We tend to find that scAOs sit at the gross anatomical level (presumably at least in part due to the higher cross-species diversity at this level). Some scAOs also delved into cellular and subcellular territory (eg ZFA and FBbt). CARO is a very general gAO that defines a set of high level classes to be used across AOs. MIAA is a gAO that defines a minimal set of anatomy terms to be used in microarray annotation.

Our approach is homology-neutral. We seek to group classes from multiple anatomical ontologies regardless of whether the relation between the anatomical entities (AEs) is one of homology or analogy (e.g. convergent evolution). This approach is driven by pragmaticism rather than biology - we hope that future efforts will extend this with a more phylogenetically valid approach as outlined in [REF:CARO], and described at the multi-species anatomy ontology meeting [REF].

We first sought to collate all sources of putative homology and analogy between the AEs in different species-centric anatomy ontologies (scAOs). Sometimes these came from the ontology themselves, in the form of xref tags in the underlying obo file. The xref tag has no fixed semantics, but is by convention used to link scAOs to gAOs - see for example OBO Mappings.

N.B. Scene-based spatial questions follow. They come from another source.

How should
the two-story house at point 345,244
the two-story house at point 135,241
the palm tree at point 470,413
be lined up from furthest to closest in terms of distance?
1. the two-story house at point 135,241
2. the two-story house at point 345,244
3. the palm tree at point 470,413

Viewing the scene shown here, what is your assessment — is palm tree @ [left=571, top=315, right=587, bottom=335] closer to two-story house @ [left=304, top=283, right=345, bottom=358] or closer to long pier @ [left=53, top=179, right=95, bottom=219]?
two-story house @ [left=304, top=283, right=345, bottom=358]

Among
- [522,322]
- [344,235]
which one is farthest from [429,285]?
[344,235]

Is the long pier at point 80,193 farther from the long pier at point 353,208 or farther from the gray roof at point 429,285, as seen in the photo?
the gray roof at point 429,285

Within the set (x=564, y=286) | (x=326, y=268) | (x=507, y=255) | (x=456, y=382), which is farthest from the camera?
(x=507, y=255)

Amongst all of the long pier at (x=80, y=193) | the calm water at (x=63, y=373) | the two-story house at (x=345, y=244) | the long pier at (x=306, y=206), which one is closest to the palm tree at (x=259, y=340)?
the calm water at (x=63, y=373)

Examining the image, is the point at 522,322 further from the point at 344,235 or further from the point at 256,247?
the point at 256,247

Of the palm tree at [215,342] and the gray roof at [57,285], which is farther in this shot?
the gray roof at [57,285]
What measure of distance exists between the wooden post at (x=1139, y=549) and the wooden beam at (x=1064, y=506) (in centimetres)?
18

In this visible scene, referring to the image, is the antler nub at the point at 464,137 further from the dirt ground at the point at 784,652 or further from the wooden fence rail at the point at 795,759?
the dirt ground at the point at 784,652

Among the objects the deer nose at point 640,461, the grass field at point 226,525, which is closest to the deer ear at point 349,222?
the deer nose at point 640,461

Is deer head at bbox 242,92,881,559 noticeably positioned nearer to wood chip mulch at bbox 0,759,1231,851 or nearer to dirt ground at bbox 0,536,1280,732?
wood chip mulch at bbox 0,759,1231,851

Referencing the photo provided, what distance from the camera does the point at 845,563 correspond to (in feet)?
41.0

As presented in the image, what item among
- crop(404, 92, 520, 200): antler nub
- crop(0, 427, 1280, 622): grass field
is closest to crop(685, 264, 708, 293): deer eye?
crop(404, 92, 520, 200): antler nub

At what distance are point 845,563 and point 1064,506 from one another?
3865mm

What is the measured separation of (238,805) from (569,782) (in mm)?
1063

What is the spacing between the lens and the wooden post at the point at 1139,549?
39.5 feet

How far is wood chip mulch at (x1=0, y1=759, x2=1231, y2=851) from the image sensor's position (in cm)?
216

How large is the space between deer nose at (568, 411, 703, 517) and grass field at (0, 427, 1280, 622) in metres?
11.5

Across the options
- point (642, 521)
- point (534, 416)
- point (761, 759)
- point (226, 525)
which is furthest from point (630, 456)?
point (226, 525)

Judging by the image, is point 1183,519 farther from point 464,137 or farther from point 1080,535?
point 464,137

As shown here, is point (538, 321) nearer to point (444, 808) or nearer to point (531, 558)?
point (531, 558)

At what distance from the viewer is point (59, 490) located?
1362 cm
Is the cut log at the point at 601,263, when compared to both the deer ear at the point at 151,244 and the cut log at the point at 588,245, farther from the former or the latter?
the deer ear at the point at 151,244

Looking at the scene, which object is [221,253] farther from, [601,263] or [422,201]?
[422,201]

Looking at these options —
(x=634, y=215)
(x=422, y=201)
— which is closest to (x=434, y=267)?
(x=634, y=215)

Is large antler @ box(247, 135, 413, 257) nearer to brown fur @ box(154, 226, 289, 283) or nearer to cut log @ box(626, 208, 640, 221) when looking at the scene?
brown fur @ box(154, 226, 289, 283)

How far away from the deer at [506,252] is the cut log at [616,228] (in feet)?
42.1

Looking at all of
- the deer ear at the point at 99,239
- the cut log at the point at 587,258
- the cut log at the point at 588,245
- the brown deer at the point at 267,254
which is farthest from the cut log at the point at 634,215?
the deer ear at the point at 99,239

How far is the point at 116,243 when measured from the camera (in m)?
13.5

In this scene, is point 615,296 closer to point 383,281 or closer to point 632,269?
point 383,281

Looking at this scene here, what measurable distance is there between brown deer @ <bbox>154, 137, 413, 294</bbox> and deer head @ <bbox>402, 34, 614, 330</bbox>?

For the mouse-human mappings we relied on [REF:Bodenreider et al]. In other cases we had to create our own mappings by running the Obol S3 algorithm (simple synonym and stemming) which performs basic text-based matching.

We then sought to eliminate as many non-isomorphic (1-1) pairwise mappings as possible. This was done on an ad-hoc basis by a non-expert by occasional consultation with experts. This aspect could use further curation.

We collected grouping classes based on mappings. We used an extremely promiscuous grouping algorithm, finding the maximally self-connected sets. This undoubtedly results in some meaningless classes. Each grouping class was given an ID and placed in ontology called UBERON. This ontology includes is_a links incoming from the external AOs, and the superset of all synonyms and definitions from the external AOs.

Finally we added links to the ontology based on links in the external AOs. Again, we were extremely liberal in what we accepted: if an external AO contained a link (X,R,Y) (asserted or logically entailed) we also created a link (X',R,Y'), where X<->X' and Y<->Y' are mappings. This ultra-liberal policy undoubtedly creates invalid links. The goal is to create the maximal set for now, and curate this in future. 3 cyclic links were generated, these were manually removed.